- Born: Minerva Ellen Reid 20 October 1871 Mono, Ontario
- Died: 28 April 1957 (aged 85)
- Education: Ontario Medical College for Women, University of Toronto Faculty of Medicine
- Occupations: Educator, Physician, Politician

= Minerva Reid =

Canadian surgeon

Minerva Ellen Reid (20 October 1871 – 28 April 1957) was a teacher, medical doctor, and politician in Toronto, Ontario, Canada. In 1915, Reid became the chief of surgery at Toronto's Women's College Hospital, making her the first woman to hold such a position in North America.

==Background==
Reid was born on lot 11, 2nd Concession, West, Mono, Ontario, as the 10th of 12 children to John Reid and Margaret Henderson. She went to school at Camilla Public School and Orangeville District Secondary School. An extremely bright student, she passed her entrance exams at age 11 in 1883. After obtaining her teaching certificate she moved to Tillsonburg, Ontario to live with her brother John Buchanan Reid (13 July 1861 - 14 May 1931) who was also a doctor.

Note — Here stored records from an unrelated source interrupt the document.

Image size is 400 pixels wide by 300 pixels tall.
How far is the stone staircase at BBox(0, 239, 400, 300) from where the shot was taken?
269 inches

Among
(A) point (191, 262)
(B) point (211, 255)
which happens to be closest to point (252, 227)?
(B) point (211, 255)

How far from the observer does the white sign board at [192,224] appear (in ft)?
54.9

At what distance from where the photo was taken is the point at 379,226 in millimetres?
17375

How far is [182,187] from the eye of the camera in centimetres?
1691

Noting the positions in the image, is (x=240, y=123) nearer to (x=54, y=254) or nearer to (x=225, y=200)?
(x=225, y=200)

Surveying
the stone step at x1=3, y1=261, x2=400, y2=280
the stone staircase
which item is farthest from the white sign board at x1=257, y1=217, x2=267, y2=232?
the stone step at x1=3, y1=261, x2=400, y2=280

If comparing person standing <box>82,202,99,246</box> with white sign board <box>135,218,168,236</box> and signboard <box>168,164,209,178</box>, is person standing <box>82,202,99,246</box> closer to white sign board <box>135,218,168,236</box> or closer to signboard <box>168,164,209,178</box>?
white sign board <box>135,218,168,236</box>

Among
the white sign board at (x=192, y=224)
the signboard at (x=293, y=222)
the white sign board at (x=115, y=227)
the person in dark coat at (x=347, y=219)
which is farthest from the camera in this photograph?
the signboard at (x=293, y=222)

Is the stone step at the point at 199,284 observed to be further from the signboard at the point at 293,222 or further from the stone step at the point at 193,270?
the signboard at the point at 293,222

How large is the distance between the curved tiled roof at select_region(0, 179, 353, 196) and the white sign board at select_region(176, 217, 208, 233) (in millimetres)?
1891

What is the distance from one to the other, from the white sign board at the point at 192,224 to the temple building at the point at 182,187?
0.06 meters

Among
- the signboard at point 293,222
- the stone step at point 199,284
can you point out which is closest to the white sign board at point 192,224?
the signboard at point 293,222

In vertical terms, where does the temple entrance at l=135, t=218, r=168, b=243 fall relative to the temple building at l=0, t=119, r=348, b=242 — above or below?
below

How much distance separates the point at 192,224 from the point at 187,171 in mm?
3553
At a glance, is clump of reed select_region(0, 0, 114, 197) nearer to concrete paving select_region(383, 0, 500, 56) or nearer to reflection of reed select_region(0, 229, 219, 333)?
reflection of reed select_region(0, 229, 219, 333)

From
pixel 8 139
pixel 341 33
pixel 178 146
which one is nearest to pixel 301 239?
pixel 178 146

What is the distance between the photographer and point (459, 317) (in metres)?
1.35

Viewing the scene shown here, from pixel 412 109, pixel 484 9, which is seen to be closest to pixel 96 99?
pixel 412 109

While in Tillsonburg, Reid worked as a teacher in the communities of Watford and Tillsonburg. However, living with her brother, she was inspired to become a doctor and soon left teaching to pursue that goal.

She and her sister, Hannah Emily Reid (19 January 1870 - 27 May 1955), attended medical school at the Ontario Medical College for Women in Toronto, graduating together in 1905.

Reid travelled to Dublin, Ireland earning a License in Midwifery, and London, England to complete her training as a surgeon with a membership in the Royal College of Surgeons. When she arrived at the medical school in Dublin on a dark evening she was met by the house doctor who had no idea what to do with this young woman seeking education at the wholly male institution. She had to be bedded down for the night in the school dining room, as there was no other appropriate accommodation.

Reid and her sister, Hannah, worked at Women's College Hospital in Toronto, Ontario, Canada. The sisters both served on the first Board of Directors for the hospital. Reid was Chief of Surgery and her sister was Chief of Anesthesiology. The sisters frequently worked together with Hannah administering the anesthetic while she operated on a patient.

In 1996 Rosa Anthony wrote a one woman play, The League of Notions, based on Minerva’s life.

==Politics and activism==

=== Sunnybrook Hospital ===
Reid was active in the Suffragette cause, and led several rallies to support the establishment of Sunnybrook Hospital for the care of men wounded in the war. After visiting a hospital Reid discovered wounded soldiers were not receiving proper medical care and as a member of the Toronto Women's Committee she once wrote to Prime Minister Mackenzie King that "the building is old, cockroach-infested and rat-ridden, and sick and wounded men are suffering there needlessly." One such rally held in support of the Sunnybrook Hospital was held at the Royal York Hotel, Toronto in 1944, as Cabinet Minister Ian Mackenzie was staying there. The rally received support from many, and one notable figure present was Lady Flora Eaton.

=== Politics ===
She was politically active and ran provincially in the 1929 Ontario provincial election for High Park district as a Prohibitionist candidate and federally in the 1935 federal election for High Park as a Reconstruction Party of Canada candidate. She also ran twice for the Toronto Board of Control in 1942 and 1943.